Patient circadian rhythms are often disrupted in an intensive care unit (ICU). This disruption is associated with worsened patient outcomes. Due to the unreliability of sleep monitoring in an ICU, new methods are needed to quantify circadian rhythms and identify at risk patients. We hypothesize that the cross-correlation between vital-sign circadian profiles will allow us to stratify patients by rhythm strength, without reliance on a prior assumed rhythm shape.
We selected from the eICU-CRD and MIMIC-III databases the cohort of patients in their final 24 hours of ICU stay who subsequently recovered (35,143 eICU and 11,872 MIMIC patients). This cohort was deemed most likely to contain patients with typical vital-sign circadian profiles. We then calculated the mean cross-correlation (R) between the systolic blood pressure (SBP), heart rate (HR), and respiratory rate (RR) circadian profiles for these patients and grouped them into the following categories within each database: high (R > 90th percentile), low (R < 10th percentile), and mid (the remaining patients).

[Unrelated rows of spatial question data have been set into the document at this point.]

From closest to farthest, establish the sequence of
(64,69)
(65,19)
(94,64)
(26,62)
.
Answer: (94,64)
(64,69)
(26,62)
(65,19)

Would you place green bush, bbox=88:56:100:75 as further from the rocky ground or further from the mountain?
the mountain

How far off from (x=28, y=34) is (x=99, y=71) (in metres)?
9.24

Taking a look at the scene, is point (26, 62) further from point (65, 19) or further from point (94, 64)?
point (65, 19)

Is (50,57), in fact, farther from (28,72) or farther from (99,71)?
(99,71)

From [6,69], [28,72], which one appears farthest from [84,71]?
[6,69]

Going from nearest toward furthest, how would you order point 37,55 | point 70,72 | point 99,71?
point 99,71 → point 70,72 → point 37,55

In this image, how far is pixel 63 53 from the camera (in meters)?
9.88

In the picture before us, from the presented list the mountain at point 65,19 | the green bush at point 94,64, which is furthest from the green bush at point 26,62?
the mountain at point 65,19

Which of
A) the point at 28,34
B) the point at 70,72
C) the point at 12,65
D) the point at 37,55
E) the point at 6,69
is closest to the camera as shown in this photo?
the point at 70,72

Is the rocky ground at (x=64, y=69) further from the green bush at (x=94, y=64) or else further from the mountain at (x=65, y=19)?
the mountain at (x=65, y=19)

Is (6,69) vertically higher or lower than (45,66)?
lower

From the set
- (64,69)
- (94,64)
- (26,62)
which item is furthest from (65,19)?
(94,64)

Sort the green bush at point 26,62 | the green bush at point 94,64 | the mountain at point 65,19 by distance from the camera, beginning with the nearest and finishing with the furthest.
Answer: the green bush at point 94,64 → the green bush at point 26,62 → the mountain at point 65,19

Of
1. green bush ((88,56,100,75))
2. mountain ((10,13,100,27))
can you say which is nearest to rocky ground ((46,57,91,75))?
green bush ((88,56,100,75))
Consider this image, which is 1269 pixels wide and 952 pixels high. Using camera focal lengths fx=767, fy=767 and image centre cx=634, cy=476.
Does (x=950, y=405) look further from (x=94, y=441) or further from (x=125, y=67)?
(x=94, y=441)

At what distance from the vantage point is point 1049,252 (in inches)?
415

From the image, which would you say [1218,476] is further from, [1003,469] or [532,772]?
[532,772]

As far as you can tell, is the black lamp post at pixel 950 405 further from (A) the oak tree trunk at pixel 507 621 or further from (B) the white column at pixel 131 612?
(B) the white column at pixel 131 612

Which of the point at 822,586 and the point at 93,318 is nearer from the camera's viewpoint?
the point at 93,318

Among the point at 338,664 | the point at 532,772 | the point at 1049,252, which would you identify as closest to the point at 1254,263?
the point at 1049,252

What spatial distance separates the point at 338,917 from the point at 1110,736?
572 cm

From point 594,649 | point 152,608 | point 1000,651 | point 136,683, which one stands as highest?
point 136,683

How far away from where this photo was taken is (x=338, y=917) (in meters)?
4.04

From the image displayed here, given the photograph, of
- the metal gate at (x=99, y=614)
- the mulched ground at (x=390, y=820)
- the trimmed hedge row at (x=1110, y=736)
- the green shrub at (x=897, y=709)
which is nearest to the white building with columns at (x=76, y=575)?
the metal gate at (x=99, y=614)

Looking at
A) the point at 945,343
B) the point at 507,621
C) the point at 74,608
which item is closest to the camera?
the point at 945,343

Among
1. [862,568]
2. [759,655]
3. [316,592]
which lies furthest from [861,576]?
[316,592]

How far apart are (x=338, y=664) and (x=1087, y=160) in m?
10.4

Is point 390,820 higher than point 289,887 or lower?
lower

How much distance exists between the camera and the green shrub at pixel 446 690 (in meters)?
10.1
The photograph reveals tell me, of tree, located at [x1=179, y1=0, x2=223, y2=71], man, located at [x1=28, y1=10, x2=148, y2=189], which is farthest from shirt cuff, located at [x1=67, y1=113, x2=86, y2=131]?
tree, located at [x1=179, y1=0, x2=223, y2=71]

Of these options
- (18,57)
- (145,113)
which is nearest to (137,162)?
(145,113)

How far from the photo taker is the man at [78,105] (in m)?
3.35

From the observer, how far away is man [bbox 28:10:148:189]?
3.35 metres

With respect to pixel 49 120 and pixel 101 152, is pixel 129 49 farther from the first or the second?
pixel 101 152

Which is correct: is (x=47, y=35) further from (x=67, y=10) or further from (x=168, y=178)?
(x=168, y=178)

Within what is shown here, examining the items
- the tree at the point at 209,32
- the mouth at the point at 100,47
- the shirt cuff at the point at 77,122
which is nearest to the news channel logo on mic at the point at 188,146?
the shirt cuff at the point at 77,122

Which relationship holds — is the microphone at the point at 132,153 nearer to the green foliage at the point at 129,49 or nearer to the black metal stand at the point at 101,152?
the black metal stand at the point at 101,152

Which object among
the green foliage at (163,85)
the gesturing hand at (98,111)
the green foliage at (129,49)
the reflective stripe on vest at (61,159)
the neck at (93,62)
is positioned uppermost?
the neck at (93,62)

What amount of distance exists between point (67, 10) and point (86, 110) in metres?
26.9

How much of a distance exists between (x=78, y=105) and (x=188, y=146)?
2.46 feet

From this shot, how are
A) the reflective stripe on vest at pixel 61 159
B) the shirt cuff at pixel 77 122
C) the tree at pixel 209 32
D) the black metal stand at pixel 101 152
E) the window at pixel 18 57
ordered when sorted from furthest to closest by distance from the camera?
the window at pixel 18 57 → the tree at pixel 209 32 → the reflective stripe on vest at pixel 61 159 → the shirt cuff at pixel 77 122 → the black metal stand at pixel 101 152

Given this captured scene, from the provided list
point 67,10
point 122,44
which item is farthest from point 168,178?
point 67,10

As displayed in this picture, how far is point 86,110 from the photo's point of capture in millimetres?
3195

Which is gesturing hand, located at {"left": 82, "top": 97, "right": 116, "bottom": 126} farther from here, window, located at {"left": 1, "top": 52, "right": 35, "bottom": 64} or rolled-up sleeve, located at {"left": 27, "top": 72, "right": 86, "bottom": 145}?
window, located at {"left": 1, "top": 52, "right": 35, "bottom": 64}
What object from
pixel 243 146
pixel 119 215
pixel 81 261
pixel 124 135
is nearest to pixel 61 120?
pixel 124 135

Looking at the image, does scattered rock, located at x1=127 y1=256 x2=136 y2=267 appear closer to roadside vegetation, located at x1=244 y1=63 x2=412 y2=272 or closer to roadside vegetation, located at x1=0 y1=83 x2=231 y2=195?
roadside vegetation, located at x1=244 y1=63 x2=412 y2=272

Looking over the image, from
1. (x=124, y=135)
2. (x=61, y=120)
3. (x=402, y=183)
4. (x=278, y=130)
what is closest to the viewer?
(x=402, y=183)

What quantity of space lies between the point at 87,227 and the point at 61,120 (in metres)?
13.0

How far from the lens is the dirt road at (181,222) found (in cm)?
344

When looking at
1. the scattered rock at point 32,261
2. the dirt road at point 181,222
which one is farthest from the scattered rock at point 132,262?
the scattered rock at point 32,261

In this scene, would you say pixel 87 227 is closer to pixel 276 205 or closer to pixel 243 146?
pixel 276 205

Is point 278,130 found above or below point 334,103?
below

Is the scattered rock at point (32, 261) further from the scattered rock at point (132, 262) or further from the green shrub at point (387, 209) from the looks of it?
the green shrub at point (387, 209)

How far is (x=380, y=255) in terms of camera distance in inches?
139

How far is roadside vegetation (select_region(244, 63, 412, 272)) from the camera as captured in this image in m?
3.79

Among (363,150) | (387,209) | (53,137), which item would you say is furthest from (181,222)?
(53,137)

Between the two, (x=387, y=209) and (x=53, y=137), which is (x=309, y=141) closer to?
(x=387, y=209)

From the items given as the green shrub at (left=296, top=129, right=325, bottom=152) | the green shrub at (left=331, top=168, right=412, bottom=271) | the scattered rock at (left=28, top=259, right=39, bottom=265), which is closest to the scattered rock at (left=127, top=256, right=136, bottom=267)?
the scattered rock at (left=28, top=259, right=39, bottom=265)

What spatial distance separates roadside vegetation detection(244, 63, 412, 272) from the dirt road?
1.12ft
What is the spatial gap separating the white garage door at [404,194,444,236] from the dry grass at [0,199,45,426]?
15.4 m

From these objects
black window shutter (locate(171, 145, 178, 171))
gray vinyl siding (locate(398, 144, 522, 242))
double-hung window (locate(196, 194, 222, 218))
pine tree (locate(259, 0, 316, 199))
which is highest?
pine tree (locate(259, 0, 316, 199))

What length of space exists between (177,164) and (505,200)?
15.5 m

The high-correlation cohorts showed mean vital-sign profiles that closely resembled those reported in the literature for non-ICU cohorts, with peaks at awakening and in the evening, and a large trough overnight. The mid- and low-correlation cohorts, in contrast, showed less consistent and defined peaks and troughs, particularly in SBP and RR. Vital-sign peak-nadir excursions in the high-correlation cohorts were 2 - 7 times greater than those for the other cohorts. These results suggest that the cross-correlation between vital-sign circadian profiles has the potential to aid identifying patients who show typical or atypical circadian rhythms.